Scholars who are published in peer-reviewed outlets are thus in constant dialogue (or, preferably, ‘plurilogue’),3 not just generally with their peers, and patchily with their precursors in earlier generations but specifically with their specially recruited anonymised critics. Wrestling with obdurate drafts is often exasperating and lonely work, as Hogarth knew – as seen in a detail from his Distrest Poet (c.1736) below. Yet scholarly authors don’t work in isolation. A tribe of anonymous academic critics, friendly readers, and interventionist editors/publishers are looking over their shoulders. So it’s best to bite the bullet; to revise coolly; and then to publish and be damned/whatever.

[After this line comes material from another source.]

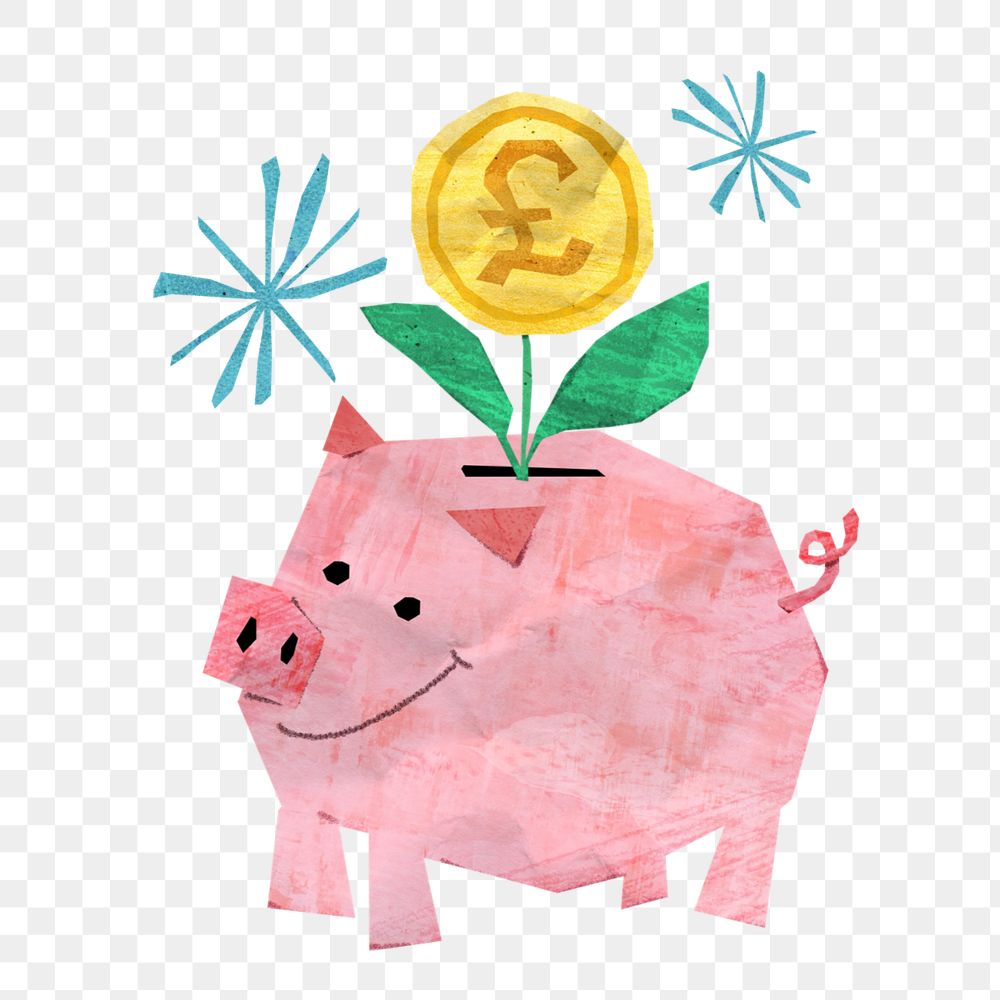 Paper piggy bank, money saving collage, editable design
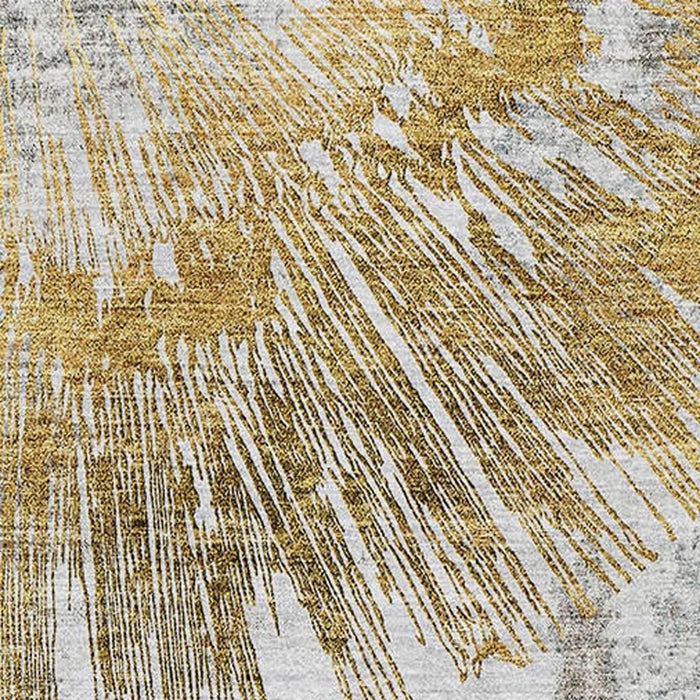 9' X 12' Abstract Washable Area Rug With UV Protection - Gold / Gray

2017-09 No3 Hogarth's distressed_poet

1 P.J. Corfield, ‘Historians and Language’, in P.J. Corfield (ed.), Language, History and Class (Oxford, 1991), pp. 1-29; slightly amended text also transl. into Greek for publication in Histor, 12 (May 2001), pp. 5-43.

2 A. Warner, ‘Finding the Aristocracy: A Case Study of Rural Sussex, 1780-1880’, Southern History, 35 (2013), pp. 98-126.

3 For this usage, see P.J. Corfield, ‘Does the Study of History ‘Progress’? And does Plurilogue Help?’ BLOG/61 (Jan. 2016), in www.penelopejcorfield.com/monthly-blogs.